# THE CMS HCAL DATA CONCENTRATOR: A MODULAR, STANDARDS-BASED IMPLEMENTATION

E. Hazen, J. Rohlf, S. Wu, Boston University, USA A. Baden, T. Grassi, University of Maryland, USA

#### Abstract

The CMS HCAL Upper Level Readout system processes data from 9300 detector channels in a system of about 26 VME Crates. Each crate contains about 18 readout cards, whose outputs are are combined on a Data Concentrator Card, with real-time synchronization and error-checking and a throughput of 200 Mbytes/s. The implementation is modular and based on industry and CERN standards: PCI bus, PCI-MIP and PMC carrier boards, S-Link and LVDS serial links. A prototype system including front-end emulator, HTR cards and Data Concentrator has been prototyped and tested. A VME motherboard provides a standard platform for the data concentrator. Implementation details and current status are described.



Figure 1: HCAL DAQ Crate

#### **1 OVERVIEW**

The CMS HCAL trigger/DAQ system consists of about (26) 9U VME64xP crates (Fig. 1) with up to 18 HCAL Trigger Readout (HTR) modules, one Data Concentrator Card (DCC), and one HCAL Readout Controller (HRC). Front-end data is carried from the on-detector front-end electronics to the crate by 100m optical fibers, each carrying 3 front-end channels. LVDS data links are used to transfer data from the HTR modules to the DCC and for local fanout of TTC (Trigger, Timing, Control) signals. The primary DAQ output is via an S-Link/64[1] carrying an average data volume of 200 Mbytes/s from each crate.
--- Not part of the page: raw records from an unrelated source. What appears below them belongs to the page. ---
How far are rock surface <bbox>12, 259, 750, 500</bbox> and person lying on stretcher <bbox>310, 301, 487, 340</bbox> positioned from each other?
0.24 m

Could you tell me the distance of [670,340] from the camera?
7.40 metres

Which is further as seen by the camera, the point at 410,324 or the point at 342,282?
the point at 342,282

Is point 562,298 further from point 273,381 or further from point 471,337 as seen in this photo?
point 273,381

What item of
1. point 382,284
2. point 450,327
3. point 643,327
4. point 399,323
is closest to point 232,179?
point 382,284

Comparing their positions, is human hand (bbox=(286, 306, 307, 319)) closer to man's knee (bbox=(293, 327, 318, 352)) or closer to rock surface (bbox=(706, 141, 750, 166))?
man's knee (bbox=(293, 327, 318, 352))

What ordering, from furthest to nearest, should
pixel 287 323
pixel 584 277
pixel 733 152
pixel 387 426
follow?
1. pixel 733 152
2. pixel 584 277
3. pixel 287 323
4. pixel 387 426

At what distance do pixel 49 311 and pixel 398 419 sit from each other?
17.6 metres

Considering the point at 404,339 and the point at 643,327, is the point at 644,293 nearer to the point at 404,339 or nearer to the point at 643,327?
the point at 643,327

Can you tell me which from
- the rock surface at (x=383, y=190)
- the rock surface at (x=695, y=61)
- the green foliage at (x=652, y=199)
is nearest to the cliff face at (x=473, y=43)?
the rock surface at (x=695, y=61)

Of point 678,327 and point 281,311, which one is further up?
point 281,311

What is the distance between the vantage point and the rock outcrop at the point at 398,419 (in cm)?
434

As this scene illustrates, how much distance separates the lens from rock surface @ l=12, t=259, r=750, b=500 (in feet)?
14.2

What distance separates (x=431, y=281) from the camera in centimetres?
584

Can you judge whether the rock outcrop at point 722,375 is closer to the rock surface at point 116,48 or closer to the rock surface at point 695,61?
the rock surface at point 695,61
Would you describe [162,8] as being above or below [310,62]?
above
# 2 HCAL TRIGGER READOUT CARD

The HTR module is a 9U VME module (Figure 2) equipped with optical receivers, TTCrx circuitry, outputs on serial



Figure 2: HCAL Trigger Readout Card

LVDS (Channel Link) and a custom mezzanine card. The optical inputs receive data from the HCAL front-end electronics, with one charge sample per bunch crossing (BX). The high-speed serial inputs require special board layout techniques. The CMS HCAL is a trigger detector, thus the HTR includes two data pipelines: the trigger pipeline, which assigns Front-End data to a BX and sends them to the CMS regional trigger, and the DAQ pipeline where the FE-data are pipelined, triggered and sent to the Data Concentrator Card.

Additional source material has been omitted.